Make sure that the dialog refers to the correct keyfile. In Certificate Label field add the name of the trusted root. You can get this name from the .cer file which contains the SSL certificate and the root you used earlier to bring the process.
Enter the into the Certificate Label field the name of the root certificate as it appears in the .cer file.
In this example you will open the root certificate .cer file with a text editor and copy the entire contents, from the first dash to the last, making sure that there are no extraneous spaces or carriage returns leading or trailing the dashes.
Copy this into the “Certificate from Clipboard” field and click Merge Trusted Root Certificate into Keyring.

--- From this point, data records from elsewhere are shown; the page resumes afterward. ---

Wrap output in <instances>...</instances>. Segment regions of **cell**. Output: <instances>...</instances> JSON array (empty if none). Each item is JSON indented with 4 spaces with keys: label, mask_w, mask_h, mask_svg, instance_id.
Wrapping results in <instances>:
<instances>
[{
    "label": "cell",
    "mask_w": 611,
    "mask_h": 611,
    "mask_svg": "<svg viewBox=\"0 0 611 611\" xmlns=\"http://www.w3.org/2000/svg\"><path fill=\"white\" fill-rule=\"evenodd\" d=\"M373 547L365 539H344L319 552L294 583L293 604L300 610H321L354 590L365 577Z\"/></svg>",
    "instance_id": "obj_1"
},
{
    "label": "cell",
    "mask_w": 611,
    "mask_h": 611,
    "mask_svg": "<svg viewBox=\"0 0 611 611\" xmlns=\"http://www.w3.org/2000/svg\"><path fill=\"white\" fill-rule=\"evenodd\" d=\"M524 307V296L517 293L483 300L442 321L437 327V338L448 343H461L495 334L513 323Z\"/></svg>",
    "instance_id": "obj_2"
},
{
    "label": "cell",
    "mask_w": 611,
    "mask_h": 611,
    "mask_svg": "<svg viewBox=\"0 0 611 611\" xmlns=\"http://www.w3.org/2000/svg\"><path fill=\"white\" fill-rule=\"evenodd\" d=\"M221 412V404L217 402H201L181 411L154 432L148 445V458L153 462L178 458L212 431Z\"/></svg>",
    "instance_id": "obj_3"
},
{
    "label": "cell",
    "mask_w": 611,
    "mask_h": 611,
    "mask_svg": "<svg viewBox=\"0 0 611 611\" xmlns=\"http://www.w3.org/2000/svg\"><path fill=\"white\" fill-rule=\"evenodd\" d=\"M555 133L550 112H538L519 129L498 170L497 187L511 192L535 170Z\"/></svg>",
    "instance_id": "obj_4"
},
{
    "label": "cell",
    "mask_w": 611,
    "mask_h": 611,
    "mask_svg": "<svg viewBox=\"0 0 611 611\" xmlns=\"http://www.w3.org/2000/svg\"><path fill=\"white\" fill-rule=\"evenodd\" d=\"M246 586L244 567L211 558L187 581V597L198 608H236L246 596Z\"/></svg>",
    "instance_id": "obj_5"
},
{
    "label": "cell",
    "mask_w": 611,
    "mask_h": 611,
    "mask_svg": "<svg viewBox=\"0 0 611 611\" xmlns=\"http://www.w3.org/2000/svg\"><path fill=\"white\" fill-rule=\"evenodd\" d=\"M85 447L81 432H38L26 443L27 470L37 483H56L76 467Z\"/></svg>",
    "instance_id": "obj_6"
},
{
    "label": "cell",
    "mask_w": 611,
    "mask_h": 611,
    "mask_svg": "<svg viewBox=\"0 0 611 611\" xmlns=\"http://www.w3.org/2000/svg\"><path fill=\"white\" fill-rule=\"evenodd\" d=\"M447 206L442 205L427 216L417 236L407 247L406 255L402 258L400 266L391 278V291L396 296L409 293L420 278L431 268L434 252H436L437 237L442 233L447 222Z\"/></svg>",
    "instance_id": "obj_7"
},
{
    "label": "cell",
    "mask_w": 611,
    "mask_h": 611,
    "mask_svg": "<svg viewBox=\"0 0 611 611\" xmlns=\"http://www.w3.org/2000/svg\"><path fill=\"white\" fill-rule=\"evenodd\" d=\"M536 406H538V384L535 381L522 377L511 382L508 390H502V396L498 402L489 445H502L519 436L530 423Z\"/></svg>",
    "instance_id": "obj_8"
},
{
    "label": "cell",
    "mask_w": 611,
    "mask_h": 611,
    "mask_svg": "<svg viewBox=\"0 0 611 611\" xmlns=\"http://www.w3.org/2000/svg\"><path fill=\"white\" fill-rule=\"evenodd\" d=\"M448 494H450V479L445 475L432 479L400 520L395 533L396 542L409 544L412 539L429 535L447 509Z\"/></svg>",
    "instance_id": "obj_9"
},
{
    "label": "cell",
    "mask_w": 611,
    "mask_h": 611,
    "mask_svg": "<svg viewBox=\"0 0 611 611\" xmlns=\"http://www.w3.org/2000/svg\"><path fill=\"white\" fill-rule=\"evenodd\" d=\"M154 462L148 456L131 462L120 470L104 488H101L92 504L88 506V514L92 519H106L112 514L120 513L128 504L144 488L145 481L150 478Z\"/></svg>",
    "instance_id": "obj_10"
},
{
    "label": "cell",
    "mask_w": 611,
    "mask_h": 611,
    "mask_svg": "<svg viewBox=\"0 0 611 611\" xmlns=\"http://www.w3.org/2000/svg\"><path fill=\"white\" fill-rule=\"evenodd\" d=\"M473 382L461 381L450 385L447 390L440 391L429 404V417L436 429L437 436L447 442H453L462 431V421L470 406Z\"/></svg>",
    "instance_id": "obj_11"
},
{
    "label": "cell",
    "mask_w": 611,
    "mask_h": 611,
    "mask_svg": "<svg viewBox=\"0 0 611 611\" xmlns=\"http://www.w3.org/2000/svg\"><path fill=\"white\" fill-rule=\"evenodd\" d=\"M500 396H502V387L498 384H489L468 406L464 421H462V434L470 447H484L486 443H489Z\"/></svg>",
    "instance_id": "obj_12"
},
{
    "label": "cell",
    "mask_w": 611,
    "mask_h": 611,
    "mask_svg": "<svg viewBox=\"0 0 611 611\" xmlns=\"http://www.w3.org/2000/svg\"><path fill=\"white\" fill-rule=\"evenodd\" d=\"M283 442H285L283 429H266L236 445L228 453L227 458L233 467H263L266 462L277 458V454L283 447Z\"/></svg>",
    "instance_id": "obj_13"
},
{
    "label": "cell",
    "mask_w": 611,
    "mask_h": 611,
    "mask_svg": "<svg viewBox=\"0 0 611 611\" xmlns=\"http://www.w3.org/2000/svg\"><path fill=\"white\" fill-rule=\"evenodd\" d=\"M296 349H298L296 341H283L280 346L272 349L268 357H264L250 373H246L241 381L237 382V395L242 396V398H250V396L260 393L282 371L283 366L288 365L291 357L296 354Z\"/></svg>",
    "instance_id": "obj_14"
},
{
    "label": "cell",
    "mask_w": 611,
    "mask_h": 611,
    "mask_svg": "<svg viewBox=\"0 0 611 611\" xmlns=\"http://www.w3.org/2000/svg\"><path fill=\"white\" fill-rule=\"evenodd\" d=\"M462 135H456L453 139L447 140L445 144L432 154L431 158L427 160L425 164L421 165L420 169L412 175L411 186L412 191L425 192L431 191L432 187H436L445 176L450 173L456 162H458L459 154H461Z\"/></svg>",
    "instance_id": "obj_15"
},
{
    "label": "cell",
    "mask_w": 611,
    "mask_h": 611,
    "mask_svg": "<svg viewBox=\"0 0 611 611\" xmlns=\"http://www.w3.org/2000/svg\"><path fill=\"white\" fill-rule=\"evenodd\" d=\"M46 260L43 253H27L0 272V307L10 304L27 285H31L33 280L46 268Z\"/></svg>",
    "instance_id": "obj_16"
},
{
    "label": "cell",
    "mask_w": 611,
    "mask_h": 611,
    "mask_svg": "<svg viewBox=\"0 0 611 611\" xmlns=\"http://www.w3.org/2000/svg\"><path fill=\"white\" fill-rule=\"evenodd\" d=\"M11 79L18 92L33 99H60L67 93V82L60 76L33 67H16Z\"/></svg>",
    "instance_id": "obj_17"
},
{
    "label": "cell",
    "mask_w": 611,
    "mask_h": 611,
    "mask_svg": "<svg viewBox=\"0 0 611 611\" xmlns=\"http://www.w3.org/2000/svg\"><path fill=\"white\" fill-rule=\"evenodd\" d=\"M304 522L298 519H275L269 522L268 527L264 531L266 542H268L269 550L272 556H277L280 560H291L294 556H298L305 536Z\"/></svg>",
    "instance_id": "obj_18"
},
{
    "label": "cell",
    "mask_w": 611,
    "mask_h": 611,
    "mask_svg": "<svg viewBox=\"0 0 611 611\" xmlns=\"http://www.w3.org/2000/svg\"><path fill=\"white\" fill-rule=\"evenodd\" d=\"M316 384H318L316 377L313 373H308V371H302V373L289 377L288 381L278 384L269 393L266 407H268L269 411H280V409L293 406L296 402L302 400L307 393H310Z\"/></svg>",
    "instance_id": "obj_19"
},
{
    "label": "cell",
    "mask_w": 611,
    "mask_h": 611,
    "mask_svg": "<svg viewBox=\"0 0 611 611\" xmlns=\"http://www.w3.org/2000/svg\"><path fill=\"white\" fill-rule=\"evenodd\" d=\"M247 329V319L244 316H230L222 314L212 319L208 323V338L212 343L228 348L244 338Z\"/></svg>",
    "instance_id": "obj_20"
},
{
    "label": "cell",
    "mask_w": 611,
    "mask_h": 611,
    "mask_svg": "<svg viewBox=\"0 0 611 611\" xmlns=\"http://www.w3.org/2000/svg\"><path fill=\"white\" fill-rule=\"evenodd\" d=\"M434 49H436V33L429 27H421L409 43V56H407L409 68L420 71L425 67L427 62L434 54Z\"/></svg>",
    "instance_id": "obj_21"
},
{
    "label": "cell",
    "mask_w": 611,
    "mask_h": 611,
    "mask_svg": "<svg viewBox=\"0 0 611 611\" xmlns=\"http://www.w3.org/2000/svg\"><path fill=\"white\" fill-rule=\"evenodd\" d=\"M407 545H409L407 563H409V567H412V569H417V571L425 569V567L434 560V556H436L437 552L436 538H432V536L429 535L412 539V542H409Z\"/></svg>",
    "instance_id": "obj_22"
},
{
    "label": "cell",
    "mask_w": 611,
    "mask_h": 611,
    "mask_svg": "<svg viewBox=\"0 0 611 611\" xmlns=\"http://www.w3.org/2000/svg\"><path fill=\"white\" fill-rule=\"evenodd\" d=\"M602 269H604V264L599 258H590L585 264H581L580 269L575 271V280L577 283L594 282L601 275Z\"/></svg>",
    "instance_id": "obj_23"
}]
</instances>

You should be presented with a confirmation dialog showing the root information. In this example we show an intermediate certificate and had one more root which was merged earlier. This is why on the right you will see Trial Secure Server Root as the issuer. Otherwise this dialogue would display the same information for both the Certificate Subject and Certificate Issuer.
If it all works you will see the confirmation that the root has be merged.The character display, if not clearly discernible, as below, is an anomaly, but does not affect the success of the process.
To confirm that the root has been merged you can close then reopen the Server Certificate Admin database and view the key ring. There you will see the root you merged listed with the others already in the key ring.
Now you are ready to go back to the SSL wiki and complete the installation of the SSL server certificate in to your key ring file.